» **TASK STATEMENT**
Set down, word for word, the part of the salary-scale ruling below that opens with the words containing "1. Επταετής τουλάχιστον" and closes with "της Κλίμακος Β.3.".

All four applicants are graduates of the Harocopios School of Domestic Science. Ecaterini Karayianni, applicant in Recourse No. 101/78, has been a school-mistress for Domestic Science at a Gymnasium, since 1958. Kalomira Kyprianidou, applicant in Recourse No. 213/78, has been such, since 1960, Antigoni [*374] Nikita, applicant in Recourse No. 214/78 and Kleri Serghi, applicant in Recourse No. 215/78 have been also serving as such, since 1962. In 1969 they were all emplaced on salary scale B.3. In November, 1976 they applied to the respondent Committee for emplacement to salary scale B.6 for which the required qualifications under the relevant scheme of service (exhibit 'Z'), are as follows:-

“Απαιτούμενα Προσόντα:

1. Επταετής τουλάχιστον ικανοποιητική υπηρεσία εις την θέσιν Καθηγητού επί κλίμακος Β.3, ή

Συνολική ικανοποιητική εκπαιδευτική υπηρεσία τουλάχιστον επτά ετών, εκ των οποίων το τελευταίον εν τουλάχιστον έτος εις την θέσιν Καθηγητού επί της Κλίμακος Β.3, νοουμένου ότι ό υποψήφιος κατέχει τα απαιτούμενα θέματα διά πρώτον διορισμόν εις την θέσιν Καθηγητού επί της Κλίμακος Β.3.

» **RECORDS SHOWN**
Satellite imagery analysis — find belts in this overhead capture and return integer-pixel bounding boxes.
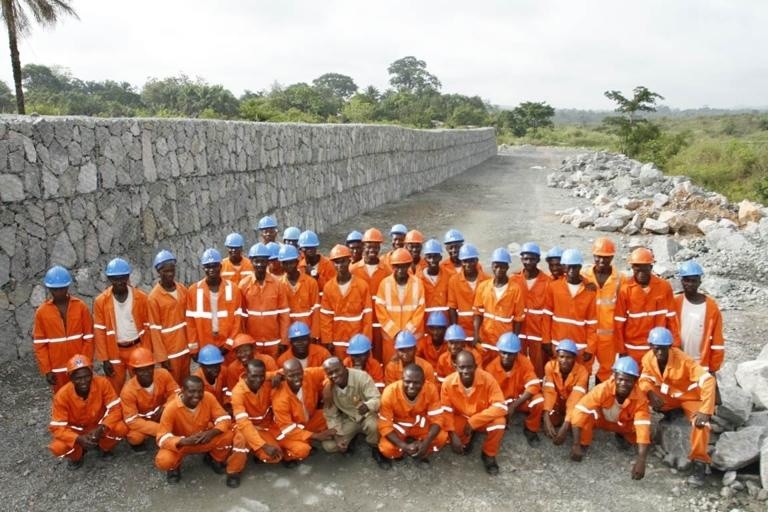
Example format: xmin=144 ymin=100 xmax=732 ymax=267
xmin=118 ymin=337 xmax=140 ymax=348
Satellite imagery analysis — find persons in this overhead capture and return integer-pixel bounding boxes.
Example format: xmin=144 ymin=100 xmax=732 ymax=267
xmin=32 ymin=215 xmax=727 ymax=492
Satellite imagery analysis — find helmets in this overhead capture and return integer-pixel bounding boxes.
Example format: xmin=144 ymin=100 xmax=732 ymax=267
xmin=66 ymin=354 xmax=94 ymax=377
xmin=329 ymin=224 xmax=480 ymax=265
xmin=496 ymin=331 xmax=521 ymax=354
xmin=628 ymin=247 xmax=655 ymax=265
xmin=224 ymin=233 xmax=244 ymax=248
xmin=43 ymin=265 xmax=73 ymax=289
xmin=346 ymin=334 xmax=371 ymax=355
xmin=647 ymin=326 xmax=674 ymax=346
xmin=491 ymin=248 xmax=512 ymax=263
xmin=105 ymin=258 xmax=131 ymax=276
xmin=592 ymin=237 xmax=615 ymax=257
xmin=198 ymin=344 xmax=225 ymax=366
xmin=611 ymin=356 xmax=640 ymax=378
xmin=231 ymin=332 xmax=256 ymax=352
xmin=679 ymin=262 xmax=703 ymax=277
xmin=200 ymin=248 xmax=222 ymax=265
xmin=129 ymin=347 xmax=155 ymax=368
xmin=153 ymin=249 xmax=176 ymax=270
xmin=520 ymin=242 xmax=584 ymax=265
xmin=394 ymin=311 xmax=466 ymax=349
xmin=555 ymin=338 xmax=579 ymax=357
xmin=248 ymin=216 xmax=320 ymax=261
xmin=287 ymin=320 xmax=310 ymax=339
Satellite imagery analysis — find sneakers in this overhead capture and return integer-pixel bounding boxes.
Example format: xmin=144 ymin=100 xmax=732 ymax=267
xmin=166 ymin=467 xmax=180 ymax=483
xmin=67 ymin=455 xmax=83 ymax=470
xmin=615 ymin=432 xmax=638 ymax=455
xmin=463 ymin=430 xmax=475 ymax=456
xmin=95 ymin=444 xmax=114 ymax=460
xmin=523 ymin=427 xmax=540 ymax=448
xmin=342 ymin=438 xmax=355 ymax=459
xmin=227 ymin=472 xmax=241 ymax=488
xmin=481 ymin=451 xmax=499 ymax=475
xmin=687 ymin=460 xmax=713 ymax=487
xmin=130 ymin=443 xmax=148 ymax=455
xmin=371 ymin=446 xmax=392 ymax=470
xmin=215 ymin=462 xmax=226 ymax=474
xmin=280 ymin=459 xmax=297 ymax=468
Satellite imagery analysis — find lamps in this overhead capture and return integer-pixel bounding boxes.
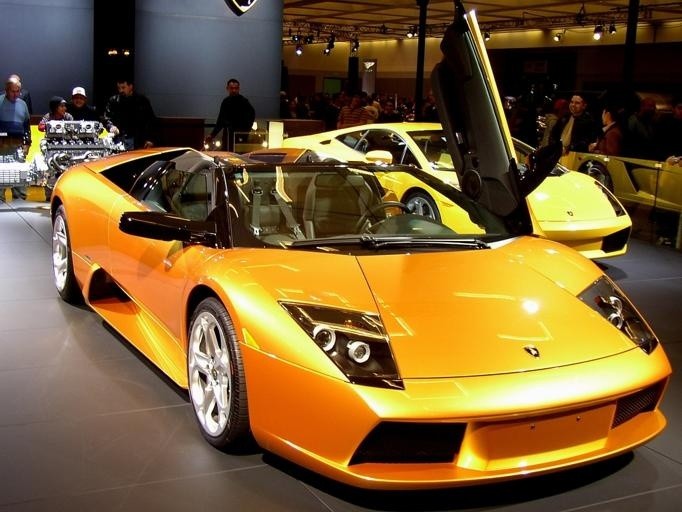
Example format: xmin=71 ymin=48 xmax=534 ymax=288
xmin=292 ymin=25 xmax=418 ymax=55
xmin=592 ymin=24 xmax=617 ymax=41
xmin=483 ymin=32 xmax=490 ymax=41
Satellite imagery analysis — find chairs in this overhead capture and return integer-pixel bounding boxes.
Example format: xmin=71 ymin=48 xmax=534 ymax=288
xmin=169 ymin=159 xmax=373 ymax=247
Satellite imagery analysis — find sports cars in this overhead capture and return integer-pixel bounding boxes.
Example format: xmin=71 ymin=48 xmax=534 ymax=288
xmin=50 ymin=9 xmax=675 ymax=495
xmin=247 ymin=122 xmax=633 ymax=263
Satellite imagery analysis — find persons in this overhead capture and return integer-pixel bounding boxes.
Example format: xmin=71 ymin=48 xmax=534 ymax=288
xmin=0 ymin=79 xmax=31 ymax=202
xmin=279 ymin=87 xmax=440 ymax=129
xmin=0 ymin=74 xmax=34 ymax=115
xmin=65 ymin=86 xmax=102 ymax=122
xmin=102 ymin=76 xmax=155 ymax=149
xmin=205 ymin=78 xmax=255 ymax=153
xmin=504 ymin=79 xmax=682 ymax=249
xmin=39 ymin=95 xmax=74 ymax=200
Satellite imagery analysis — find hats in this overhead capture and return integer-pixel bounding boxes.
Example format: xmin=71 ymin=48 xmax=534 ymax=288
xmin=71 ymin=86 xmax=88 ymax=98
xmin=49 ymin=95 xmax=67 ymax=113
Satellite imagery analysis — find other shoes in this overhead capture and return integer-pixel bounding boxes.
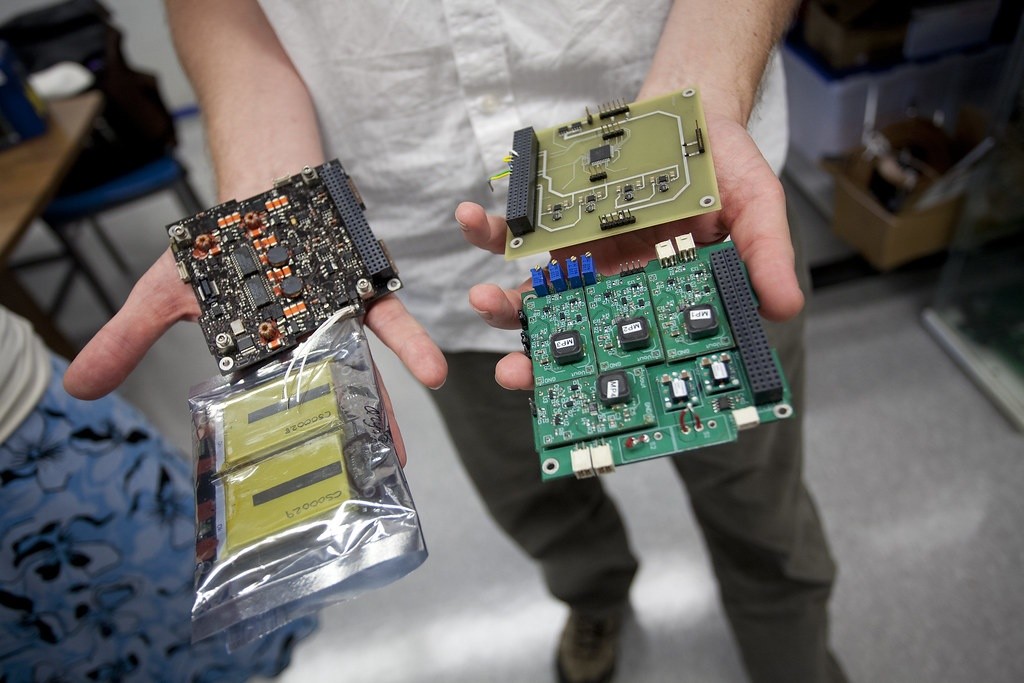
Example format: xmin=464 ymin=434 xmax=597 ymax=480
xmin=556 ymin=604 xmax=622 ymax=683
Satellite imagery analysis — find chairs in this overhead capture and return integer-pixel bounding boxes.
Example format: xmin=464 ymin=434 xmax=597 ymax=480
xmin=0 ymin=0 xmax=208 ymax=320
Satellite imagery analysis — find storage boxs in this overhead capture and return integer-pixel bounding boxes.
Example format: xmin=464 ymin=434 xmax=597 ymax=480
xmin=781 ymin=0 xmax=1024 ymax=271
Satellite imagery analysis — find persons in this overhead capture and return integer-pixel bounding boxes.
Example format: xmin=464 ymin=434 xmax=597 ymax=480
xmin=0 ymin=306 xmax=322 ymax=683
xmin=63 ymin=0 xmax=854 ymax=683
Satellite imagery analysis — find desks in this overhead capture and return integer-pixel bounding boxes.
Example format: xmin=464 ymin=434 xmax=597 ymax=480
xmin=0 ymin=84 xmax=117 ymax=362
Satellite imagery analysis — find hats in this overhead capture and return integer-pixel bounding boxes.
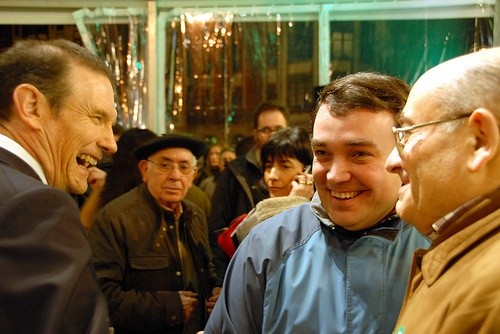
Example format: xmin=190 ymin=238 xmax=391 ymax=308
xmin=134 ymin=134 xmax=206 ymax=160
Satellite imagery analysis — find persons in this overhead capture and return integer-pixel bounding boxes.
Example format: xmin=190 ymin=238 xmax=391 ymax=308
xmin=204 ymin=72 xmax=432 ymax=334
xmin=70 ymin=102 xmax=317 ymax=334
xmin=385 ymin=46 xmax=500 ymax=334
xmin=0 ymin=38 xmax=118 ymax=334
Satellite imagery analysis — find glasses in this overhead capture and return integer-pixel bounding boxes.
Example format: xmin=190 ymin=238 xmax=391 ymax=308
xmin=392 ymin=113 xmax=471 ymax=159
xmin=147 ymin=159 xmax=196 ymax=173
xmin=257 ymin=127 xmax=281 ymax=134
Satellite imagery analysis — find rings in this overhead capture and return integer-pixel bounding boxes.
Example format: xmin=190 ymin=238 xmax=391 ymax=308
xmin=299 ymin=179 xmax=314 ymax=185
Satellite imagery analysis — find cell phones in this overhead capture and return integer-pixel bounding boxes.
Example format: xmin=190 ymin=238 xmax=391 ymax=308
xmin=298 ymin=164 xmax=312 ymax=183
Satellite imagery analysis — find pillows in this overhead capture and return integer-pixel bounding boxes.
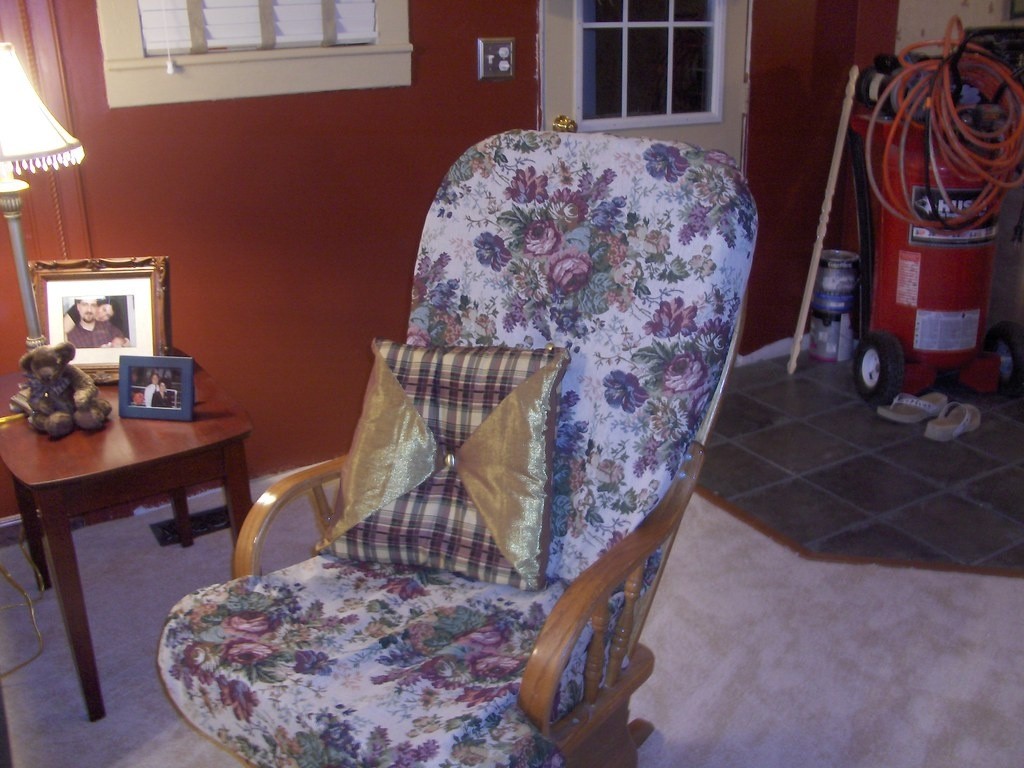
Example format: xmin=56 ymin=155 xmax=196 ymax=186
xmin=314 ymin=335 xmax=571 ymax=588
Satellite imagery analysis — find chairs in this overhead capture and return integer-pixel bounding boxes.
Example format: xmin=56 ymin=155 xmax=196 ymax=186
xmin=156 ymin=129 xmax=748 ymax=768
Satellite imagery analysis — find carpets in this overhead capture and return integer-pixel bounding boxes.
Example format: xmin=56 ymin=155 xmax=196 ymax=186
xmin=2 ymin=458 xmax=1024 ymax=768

» **RIGHT ANSWER**
1. Επταετής τουλάχιστον ικανοποιητική υπηρεσία εις την θέσιν Καθηγητού επί κλίμακος Β.3, ή

Συνολική ικανοποιητική εκπαιδευτική υπηρεσία τουλάχιστον επτά ετών, εκ των οποίων το τελευταίον εν τουλάχιστον έτος εις την θέσιν Καθηγητού επί της Κλίμακος Β.3, νοουμένου ότι ό υποψήφιος κατέχει τα απαιτούμενα θέματα διά πρώτον διορισμόν εις την θέσιν Καθηγητού επί της Κλίμακος Β.3.